--- Tasks to complete ---
- a) In the Blood Window article, who curated this year's Work in Progress?
- b) Please carry the Blood Window article forward from its last sentence.

--- Excerpted passage ---
Blood Window: Garcia Bogliano’s ‘Black Circle,’ Monteoliva’s ‘Clementina,’ Portes’ ‘Belzebuth’ Make the Cut

MADRID — Adrian Garcia Bogliano’s anticipated “Svart Circle” (Black Circle), Jimena Monteoliva solo directorial debut “Clementina” and Emilio’s Portes’ “Belzebuth” feature in Blood Window’s 2016 Work in Progress, one of Latin America’s most important genre movie showcases.

Ventana Sur’s genre market, “Blood Window just doesn’t stop growing,” said Ventana Sur co-director Bernardo Bergeret.

Curated by Jose Luis Rebordinos, director of the San Sebastian Festival, this year’s Work In Progress is a case in point. Traditionally six, the number of titles, now rise to eight. In a further innovation, four of the WIP titles will be screened in 10-minute excerpts. That has practical considerations, allowing Blood Window to spread the net wider, accessing iconic or higher-quality titles some months off their first rough-cut.

But it is also a sign of the times.

“Latin America combines two unique narrative traditions,” Telefe film production head Axel Kuschevatsky writes in the “Manual de Cine de Genero,” an essay series on Latin Americam genre presented last December at Ventana Sur. He added: “We belong to a region where literature and social cinema are a fundamental part of our epics, stories, and we have inherited from Europe a passion for pure genre.”

--- Given information ---

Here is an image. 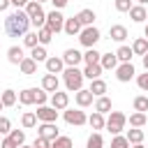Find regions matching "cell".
I'll return each mask as SVG.
<instances>
[{
	"label": "cell",
	"instance_id": "obj_56",
	"mask_svg": "<svg viewBox=\"0 0 148 148\" xmlns=\"http://www.w3.org/2000/svg\"><path fill=\"white\" fill-rule=\"evenodd\" d=\"M18 148H35V146H25V143H21V146H18Z\"/></svg>",
	"mask_w": 148,
	"mask_h": 148
},
{
	"label": "cell",
	"instance_id": "obj_35",
	"mask_svg": "<svg viewBox=\"0 0 148 148\" xmlns=\"http://www.w3.org/2000/svg\"><path fill=\"white\" fill-rule=\"evenodd\" d=\"M72 146H74L72 139H69V136H60V134L51 141V148H72Z\"/></svg>",
	"mask_w": 148,
	"mask_h": 148
},
{
	"label": "cell",
	"instance_id": "obj_17",
	"mask_svg": "<svg viewBox=\"0 0 148 148\" xmlns=\"http://www.w3.org/2000/svg\"><path fill=\"white\" fill-rule=\"evenodd\" d=\"M81 28H83V25L79 23V18H76V16H72V18H65V25H62V30H65L67 35H72V37H74V35H79V32H81Z\"/></svg>",
	"mask_w": 148,
	"mask_h": 148
},
{
	"label": "cell",
	"instance_id": "obj_9",
	"mask_svg": "<svg viewBox=\"0 0 148 148\" xmlns=\"http://www.w3.org/2000/svg\"><path fill=\"white\" fill-rule=\"evenodd\" d=\"M132 76H134V65H132V62H120V65L116 67V79H118L120 83L132 81Z\"/></svg>",
	"mask_w": 148,
	"mask_h": 148
},
{
	"label": "cell",
	"instance_id": "obj_29",
	"mask_svg": "<svg viewBox=\"0 0 148 148\" xmlns=\"http://www.w3.org/2000/svg\"><path fill=\"white\" fill-rule=\"evenodd\" d=\"M132 46H120L118 51H116V58H118V62H132Z\"/></svg>",
	"mask_w": 148,
	"mask_h": 148
},
{
	"label": "cell",
	"instance_id": "obj_6",
	"mask_svg": "<svg viewBox=\"0 0 148 148\" xmlns=\"http://www.w3.org/2000/svg\"><path fill=\"white\" fill-rule=\"evenodd\" d=\"M53 35H58L60 30H62V25H65V16L58 12V9H53V12H49L46 14V23H44Z\"/></svg>",
	"mask_w": 148,
	"mask_h": 148
},
{
	"label": "cell",
	"instance_id": "obj_46",
	"mask_svg": "<svg viewBox=\"0 0 148 148\" xmlns=\"http://www.w3.org/2000/svg\"><path fill=\"white\" fill-rule=\"evenodd\" d=\"M136 83H139V88H141V90H146V92H148V72H146V74H139V76H136Z\"/></svg>",
	"mask_w": 148,
	"mask_h": 148
},
{
	"label": "cell",
	"instance_id": "obj_37",
	"mask_svg": "<svg viewBox=\"0 0 148 148\" xmlns=\"http://www.w3.org/2000/svg\"><path fill=\"white\" fill-rule=\"evenodd\" d=\"M127 141H130V143H141V141H143V130H139V127L127 130Z\"/></svg>",
	"mask_w": 148,
	"mask_h": 148
},
{
	"label": "cell",
	"instance_id": "obj_24",
	"mask_svg": "<svg viewBox=\"0 0 148 148\" xmlns=\"http://www.w3.org/2000/svg\"><path fill=\"white\" fill-rule=\"evenodd\" d=\"M99 74H102V65L99 62H95V65H86V69H83V79H99Z\"/></svg>",
	"mask_w": 148,
	"mask_h": 148
},
{
	"label": "cell",
	"instance_id": "obj_25",
	"mask_svg": "<svg viewBox=\"0 0 148 148\" xmlns=\"http://www.w3.org/2000/svg\"><path fill=\"white\" fill-rule=\"evenodd\" d=\"M88 90H90V92H92L95 97H102V95L106 92V83H104L102 79H92V81H90V88H88Z\"/></svg>",
	"mask_w": 148,
	"mask_h": 148
},
{
	"label": "cell",
	"instance_id": "obj_1",
	"mask_svg": "<svg viewBox=\"0 0 148 148\" xmlns=\"http://www.w3.org/2000/svg\"><path fill=\"white\" fill-rule=\"evenodd\" d=\"M28 28H30V18H28L25 9H16V12L7 14V18H5V32L9 37H23L28 32Z\"/></svg>",
	"mask_w": 148,
	"mask_h": 148
},
{
	"label": "cell",
	"instance_id": "obj_40",
	"mask_svg": "<svg viewBox=\"0 0 148 148\" xmlns=\"http://www.w3.org/2000/svg\"><path fill=\"white\" fill-rule=\"evenodd\" d=\"M9 139H12L16 146H21V143H25V132H23V130H12V132H9Z\"/></svg>",
	"mask_w": 148,
	"mask_h": 148
},
{
	"label": "cell",
	"instance_id": "obj_10",
	"mask_svg": "<svg viewBox=\"0 0 148 148\" xmlns=\"http://www.w3.org/2000/svg\"><path fill=\"white\" fill-rule=\"evenodd\" d=\"M37 136L53 141V139L58 136V127H56V123H42V125L37 127Z\"/></svg>",
	"mask_w": 148,
	"mask_h": 148
},
{
	"label": "cell",
	"instance_id": "obj_47",
	"mask_svg": "<svg viewBox=\"0 0 148 148\" xmlns=\"http://www.w3.org/2000/svg\"><path fill=\"white\" fill-rule=\"evenodd\" d=\"M32 146H35V148H51V141H49V139H42V136H37Z\"/></svg>",
	"mask_w": 148,
	"mask_h": 148
},
{
	"label": "cell",
	"instance_id": "obj_28",
	"mask_svg": "<svg viewBox=\"0 0 148 148\" xmlns=\"http://www.w3.org/2000/svg\"><path fill=\"white\" fill-rule=\"evenodd\" d=\"M30 58H32L35 62H44V60L49 58V53H46V49H44L42 44H37V46H32V53H30Z\"/></svg>",
	"mask_w": 148,
	"mask_h": 148
},
{
	"label": "cell",
	"instance_id": "obj_5",
	"mask_svg": "<svg viewBox=\"0 0 148 148\" xmlns=\"http://www.w3.org/2000/svg\"><path fill=\"white\" fill-rule=\"evenodd\" d=\"M79 42H81L86 49H92V46L99 42V30H97L95 25H86V28H81V32H79Z\"/></svg>",
	"mask_w": 148,
	"mask_h": 148
},
{
	"label": "cell",
	"instance_id": "obj_18",
	"mask_svg": "<svg viewBox=\"0 0 148 148\" xmlns=\"http://www.w3.org/2000/svg\"><path fill=\"white\" fill-rule=\"evenodd\" d=\"M92 92L90 90H86V88H81V90H76V95H74V99H76V104L79 106H90L92 104Z\"/></svg>",
	"mask_w": 148,
	"mask_h": 148
},
{
	"label": "cell",
	"instance_id": "obj_44",
	"mask_svg": "<svg viewBox=\"0 0 148 148\" xmlns=\"http://www.w3.org/2000/svg\"><path fill=\"white\" fill-rule=\"evenodd\" d=\"M9 132H12V123H9V118L0 116V134H9Z\"/></svg>",
	"mask_w": 148,
	"mask_h": 148
},
{
	"label": "cell",
	"instance_id": "obj_59",
	"mask_svg": "<svg viewBox=\"0 0 148 148\" xmlns=\"http://www.w3.org/2000/svg\"><path fill=\"white\" fill-rule=\"evenodd\" d=\"M146 148H148V146H146Z\"/></svg>",
	"mask_w": 148,
	"mask_h": 148
},
{
	"label": "cell",
	"instance_id": "obj_3",
	"mask_svg": "<svg viewBox=\"0 0 148 148\" xmlns=\"http://www.w3.org/2000/svg\"><path fill=\"white\" fill-rule=\"evenodd\" d=\"M23 9H25V14H28V18H30V23H32L35 28H42V25L46 23V14H44V9H42V5H39V2L30 0Z\"/></svg>",
	"mask_w": 148,
	"mask_h": 148
},
{
	"label": "cell",
	"instance_id": "obj_20",
	"mask_svg": "<svg viewBox=\"0 0 148 148\" xmlns=\"http://www.w3.org/2000/svg\"><path fill=\"white\" fill-rule=\"evenodd\" d=\"M99 65H102V69H116V67H118V58H116V53H102Z\"/></svg>",
	"mask_w": 148,
	"mask_h": 148
},
{
	"label": "cell",
	"instance_id": "obj_51",
	"mask_svg": "<svg viewBox=\"0 0 148 148\" xmlns=\"http://www.w3.org/2000/svg\"><path fill=\"white\" fill-rule=\"evenodd\" d=\"M9 5H12V2H9V0H0V12H5V9H7V7H9Z\"/></svg>",
	"mask_w": 148,
	"mask_h": 148
},
{
	"label": "cell",
	"instance_id": "obj_52",
	"mask_svg": "<svg viewBox=\"0 0 148 148\" xmlns=\"http://www.w3.org/2000/svg\"><path fill=\"white\" fill-rule=\"evenodd\" d=\"M143 67H146V72H148V51L143 53Z\"/></svg>",
	"mask_w": 148,
	"mask_h": 148
},
{
	"label": "cell",
	"instance_id": "obj_45",
	"mask_svg": "<svg viewBox=\"0 0 148 148\" xmlns=\"http://www.w3.org/2000/svg\"><path fill=\"white\" fill-rule=\"evenodd\" d=\"M132 7V0H116V9L118 12H130Z\"/></svg>",
	"mask_w": 148,
	"mask_h": 148
},
{
	"label": "cell",
	"instance_id": "obj_38",
	"mask_svg": "<svg viewBox=\"0 0 148 148\" xmlns=\"http://www.w3.org/2000/svg\"><path fill=\"white\" fill-rule=\"evenodd\" d=\"M0 99H2V104H5V106H14L18 97H16V92H14V90H5V92L0 95Z\"/></svg>",
	"mask_w": 148,
	"mask_h": 148
},
{
	"label": "cell",
	"instance_id": "obj_14",
	"mask_svg": "<svg viewBox=\"0 0 148 148\" xmlns=\"http://www.w3.org/2000/svg\"><path fill=\"white\" fill-rule=\"evenodd\" d=\"M146 16H148L146 5H132V7H130V18H132L134 23H143Z\"/></svg>",
	"mask_w": 148,
	"mask_h": 148
},
{
	"label": "cell",
	"instance_id": "obj_7",
	"mask_svg": "<svg viewBox=\"0 0 148 148\" xmlns=\"http://www.w3.org/2000/svg\"><path fill=\"white\" fill-rule=\"evenodd\" d=\"M62 118L69 125H86L88 123V118H86V113L81 109H62Z\"/></svg>",
	"mask_w": 148,
	"mask_h": 148
},
{
	"label": "cell",
	"instance_id": "obj_57",
	"mask_svg": "<svg viewBox=\"0 0 148 148\" xmlns=\"http://www.w3.org/2000/svg\"><path fill=\"white\" fill-rule=\"evenodd\" d=\"M2 109H5V104H2V99H0V111H2Z\"/></svg>",
	"mask_w": 148,
	"mask_h": 148
},
{
	"label": "cell",
	"instance_id": "obj_22",
	"mask_svg": "<svg viewBox=\"0 0 148 148\" xmlns=\"http://www.w3.org/2000/svg\"><path fill=\"white\" fill-rule=\"evenodd\" d=\"M35 92H37V88H25V90H21V92H18V102H21L23 106L35 104Z\"/></svg>",
	"mask_w": 148,
	"mask_h": 148
},
{
	"label": "cell",
	"instance_id": "obj_33",
	"mask_svg": "<svg viewBox=\"0 0 148 148\" xmlns=\"http://www.w3.org/2000/svg\"><path fill=\"white\" fill-rule=\"evenodd\" d=\"M86 148H104V139H102V134H99V132H92V134L88 136Z\"/></svg>",
	"mask_w": 148,
	"mask_h": 148
},
{
	"label": "cell",
	"instance_id": "obj_43",
	"mask_svg": "<svg viewBox=\"0 0 148 148\" xmlns=\"http://www.w3.org/2000/svg\"><path fill=\"white\" fill-rule=\"evenodd\" d=\"M46 99H49L46 90H44V88H39V90L35 92V104H37V106H42V104H46Z\"/></svg>",
	"mask_w": 148,
	"mask_h": 148
},
{
	"label": "cell",
	"instance_id": "obj_12",
	"mask_svg": "<svg viewBox=\"0 0 148 148\" xmlns=\"http://www.w3.org/2000/svg\"><path fill=\"white\" fill-rule=\"evenodd\" d=\"M44 65H46V72H49V74H62V69H65V62H62V58H58V56L46 58Z\"/></svg>",
	"mask_w": 148,
	"mask_h": 148
},
{
	"label": "cell",
	"instance_id": "obj_32",
	"mask_svg": "<svg viewBox=\"0 0 148 148\" xmlns=\"http://www.w3.org/2000/svg\"><path fill=\"white\" fill-rule=\"evenodd\" d=\"M88 123H90V127H92V130H104V113L95 111V113L88 118Z\"/></svg>",
	"mask_w": 148,
	"mask_h": 148
},
{
	"label": "cell",
	"instance_id": "obj_34",
	"mask_svg": "<svg viewBox=\"0 0 148 148\" xmlns=\"http://www.w3.org/2000/svg\"><path fill=\"white\" fill-rule=\"evenodd\" d=\"M99 58H102V53H99V51H95V46H92V49H88V51L83 53L86 65H95V62H99Z\"/></svg>",
	"mask_w": 148,
	"mask_h": 148
},
{
	"label": "cell",
	"instance_id": "obj_50",
	"mask_svg": "<svg viewBox=\"0 0 148 148\" xmlns=\"http://www.w3.org/2000/svg\"><path fill=\"white\" fill-rule=\"evenodd\" d=\"M51 2H53V7H56V9H62V7H65L69 0H51Z\"/></svg>",
	"mask_w": 148,
	"mask_h": 148
},
{
	"label": "cell",
	"instance_id": "obj_26",
	"mask_svg": "<svg viewBox=\"0 0 148 148\" xmlns=\"http://www.w3.org/2000/svg\"><path fill=\"white\" fill-rule=\"evenodd\" d=\"M146 51H148V39H146V37L134 39V44H132V53H134V56H143Z\"/></svg>",
	"mask_w": 148,
	"mask_h": 148
},
{
	"label": "cell",
	"instance_id": "obj_39",
	"mask_svg": "<svg viewBox=\"0 0 148 148\" xmlns=\"http://www.w3.org/2000/svg\"><path fill=\"white\" fill-rule=\"evenodd\" d=\"M134 109H136V111H141V113H146V111H148V97H146V95L134 97Z\"/></svg>",
	"mask_w": 148,
	"mask_h": 148
},
{
	"label": "cell",
	"instance_id": "obj_36",
	"mask_svg": "<svg viewBox=\"0 0 148 148\" xmlns=\"http://www.w3.org/2000/svg\"><path fill=\"white\" fill-rule=\"evenodd\" d=\"M146 120H148V118H146V113H141V111H136V113L130 116V125H132V127H143Z\"/></svg>",
	"mask_w": 148,
	"mask_h": 148
},
{
	"label": "cell",
	"instance_id": "obj_49",
	"mask_svg": "<svg viewBox=\"0 0 148 148\" xmlns=\"http://www.w3.org/2000/svg\"><path fill=\"white\" fill-rule=\"evenodd\" d=\"M9 2H12V5L16 7V9H21V7H25V5L30 2V0H9Z\"/></svg>",
	"mask_w": 148,
	"mask_h": 148
},
{
	"label": "cell",
	"instance_id": "obj_27",
	"mask_svg": "<svg viewBox=\"0 0 148 148\" xmlns=\"http://www.w3.org/2000/svg\"><path fill=\"white\" fill-rule=\"evenodd\" d=\"M37 39H39V44H42V46H46V44L53 39V32H51L46 25H42V28H37Z\"/></svg>",
	"mask_w": 148,
	"mask_h": 148
},
{
	"label": "cell",
	"instance_id": "obj_48",
	"mask_svg": "<svg viewBox=\"0 0 148 148\" xmlns=\"http://www.w3.org/2000/svg\"><path fill=\"white\" fill-rule=\"evenodd\" d=\"M0 148H18V146H16V143H14V141H12L9 136H7V139H2V143H0Z\"/></svg>",
	"mask_w": 148,
	"mask_h": 148
},
{
	"label": "cell",
	"instance_id": "obj_53",
	"mask_svg": "<svg viewBox=\"0 0 148 148\" xmlns=\"http://www.w3.org/2000/svg\"><path fill=\"white\" fill-rule=\"evenodd\" d=\"M132 148H146L143 143H132Z\"/></svg>",
	"mask_w": 148,
	"mask_h": 148
},
{
	"label": "cell",
	"instance_id": "obj_58",
	"mask_svg": "<svg viewBox=\"0 0 148 148\" xmlns=\"http://www.w3.org/2000/svg\"><path fill=\"white\" fill-rule=\"evenodd\" d=\"M35 2H39V5H42V2H46V0H35Z\"/></svg>",
	"mask_w": 148,
	"mask_h": 148
},
{
	"label": "cell",
	"instance_id": "obj_8",
	"mask_svg": "<svg viewBox=\"0 0 148 148\" xmlns=\"http://www.w3.org/2000/svg\"><path fill=\"white\" fill-rule=\"evenodd\" d=\"M35 116H37V120H42V123H56V118H58V109L42 104V106H37Z\"/></svg>",
	"mask_w": 148,
	"mask_h": 148
},
{
	"label": "cell",
	"instance_id": "obj_11",
	"mask_svg": "<svg viewBox=\"0 0 148 148\" xmlns=\"http://www.w3.org/2000/svg\"><path fill=\"white\" fill-rule=\"evenodd\" d=\"M81 60H83V53H79L76 49H67V51L62 53V62H65V67H76Z\"/></svg>",
	"mask_w": 148,
	"mask_h": 148
},
{
	"label": "cell",
	"instance_id": "obj_19",
	"mask_svg": "<svg viewBox=\"0 0 148 148\" xmlns=\"http://www.w3.org/2000/svg\"><path fill=\"white\" fill-rule=\"evenodd\" d=\"M76 18H79V23L86 28V25H92L97 16H95V12H92V9H81V12L76 14Z\"/></svg>",
	"mask_w": 148,
	"mask_h": 148
},
{
	"label": "cell",
	"instance_id": "obj_54",
	"mask_svg": "<svg viewBox=\"0 0 148 148\" xmlns=\"http://www.w3.org/2000/svg\"><path fill=\"white\" fill-rule=\"evenodd\" d=\"M143 37L148 39V23H146V28H143Z\"/></svg>",
	"mask_w": 148,
	"mask_h": 148
},
{
	"label": "cell",
	"instance_id": "obj_23",
	"mask_svg": "<svg viewBox=\"0 0 148 148\" xmlns=\"http://www.w3.org/2000/svg\"><path fill=\"white\" fill-rule=\"evenodd\" d=\"M18 67H21V72H23L25 76H30V74L37 72V62H35L32 58H23V60L18 62Z\"/></svg>",
	"mask_w": 148,
	"mask_h": 148
},
{
	"label": "cell",
	"instance_id": "obj_30",
	"mask_svg": "<svg viewBox=\"0 0 148 148\" xmlns=\"http://www.w3.org/2000/svg\"><path fill=\"white\" fill-rule=\"evenodd\" d=\"M95 111H99V113H109L111 111V99L109 97H97V102H95Z\"/></svg>",
	"mask_w": 148,
	"mask_h": 148
},
{
	"label": "cell",
	"instance_id": "obj_55",
	"mask_svg": "<svg viewBox=\"0 0 148 148\" xmlns=\"http://www.w3.org/2000/svg\"><path fill=\"white\" fill-rule=\"evenodd\" d=\"M136 2H139V5H148V0H136Z\"/></svg>",
	"mask_w": 148,
	"mask_h": 148
},
{
	"label": "cell",
	"instance_id": "obj_31",
	"mask_svg": "<svg viewBox=\"0 0 148 148\" xmlns=\"http://www.w3.org/2000/svg\"><path fill=\"white\" fill-rule=\"evenodd\" d=\"M21 125H23L25 130L35 127V125H37V116H35V111H25V113L21 116Z\"/></svg>",
	"mask_w": 148,
	"mask_h": 148
},
{
	"label": "cell",
	"instance_id": "obj_15",
	"mask_svg": "<svg viewBox=\"0 0 148 148\" xmlns=\"http://www.w3.org/2000/svg\"><path fill=\"white\" fill-rule=\"evenodd\" d=\"M58 86H60V81H58L56 74H49V72H46V74L42 76V88H44L46 92H56Z\"/></svg>",
	"mask_w": 148,
	"mask_h": 148
},
{
	"label": "cell",
	"instance_id": "obj_42",
	"mask_svg": "<svg viewBox=\"0 0 148 148\" xmlns=\"http://www.w3.org/2000/svg\"><path fill=\"white\" fill-rule=\"evenodd\" d=\"M23 44H25V46H30V49H32V46H37V44H39L37 32H25V35H23Z\"/></svg>",
	"mask_w": 148,
	"mask_h": 148
},
{
	"label": "cell",
	"instance_id": "obj_2",
	"mask_svg": "<svg viewBox=\"0 0 148 148\" xmlns=\"http://www.w3.org/2000/svg\"><path fill=\"white\" fill-rule=\"evenodd\" d=\"M62 76H65V86H67L69 92H76V90L83 88V72L79 67H65Z\"/></svg>",
	"mask_w": 148,
	"mask_h": 148
},
{
	"label": "cell",
	"instance_id": "obj_4",
	"mask_svg": "<svg viewBox=\"0 0 148 148\" xmlns=\"http://www.w3.org/2000/svg\"><path fill=\"white\" fill-rule=\"evenodd\" d=\"M127 125V116L120 113V111H109V118L104 120V127L111 132V134H120Z\"/></svg>",
	"mask_w": 148,
	"mask_h": 148
},
{
	"label": "cell",
	"instance_id": "obj_21",
	"mask_svg": "<svg viewBox=\"0 0 148 148\" xmlns=\"http://www.w3.org/2000/svg\"><path fill=\"white\" fill-rule=\"evenodd\" d=\"M23 58H25V56H23V49H21V46H9V51H7V60H9L12 65H18Z\"/></svg>",
	"mask_w": 148,
	"mask_h": 148
},
{
	"label": "cell",
	"instance_id": "obj_41",
	"mask_svg": "<svg viewBox=\"0 0 148 148\" xmlns=\"http://www.w3.org/2000/svg\"><path fill=\"white\" fill-rule=\"evenodd\" d=\"M111 148H130V141H127V136H120V134H116V136H113V141H111Z\"/></svg>",
	"mask_w": 148,
	"mask_h": 148
},
{
	"label": "cell",
	"instance_id": "obj_16",
	"mask_svg": "<svg viewBox=\"0 0 148 148\" xmlns=\"http://www.w3.org/2000/svg\"><path fill=\"white\" fill-rule=\"evenodd\" d=\"M109 37H111L113 42H125V39H127V28L120 25V23H116V25L109 28Z\"/></svg>",
	"mask_w": 148,
	"mask_h": 148
},
{
	"label": "cell",
	"instance_id": "obj_13",
	"mask_svg": "<svg viewBox=\"0 0 148 148\" xmlns=\"http://www.w3.org/2000/svg\"><path fill=\"white\" fill-rule=\"evenodd\" d=\"M67 104H69V95H67V92L56 90V92L51 95V106H53V109L62 111V109H67Z\"/></svg>",
	"mask_w": 148,
	"mask_h": 148
}]
</instances>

--- Answers given ---
- a) Jose Luis Rebordinos, director of the San Sebastian Festival.

- b)
That said, Argentina’s genre industry is a “relatively new phenomenon that burst onto the scene over the last decade,” writes the “Manual’s” co-author Carina Rodriguez 28 Argentine genre movies were made last century vs. 150 since 2000, she adds. That ramp-up us repeated over Latin America.

The huge technological leap of the past decade, seen in digital cameras and cheap post-production software have paved the way for filmmakers yearning to shoot films without any government financing, said Uruguay’s Fede Alvarez, whose “Evil Dead” and “Don’t Breathe” both bowed No. 1 in U.S. box office charts.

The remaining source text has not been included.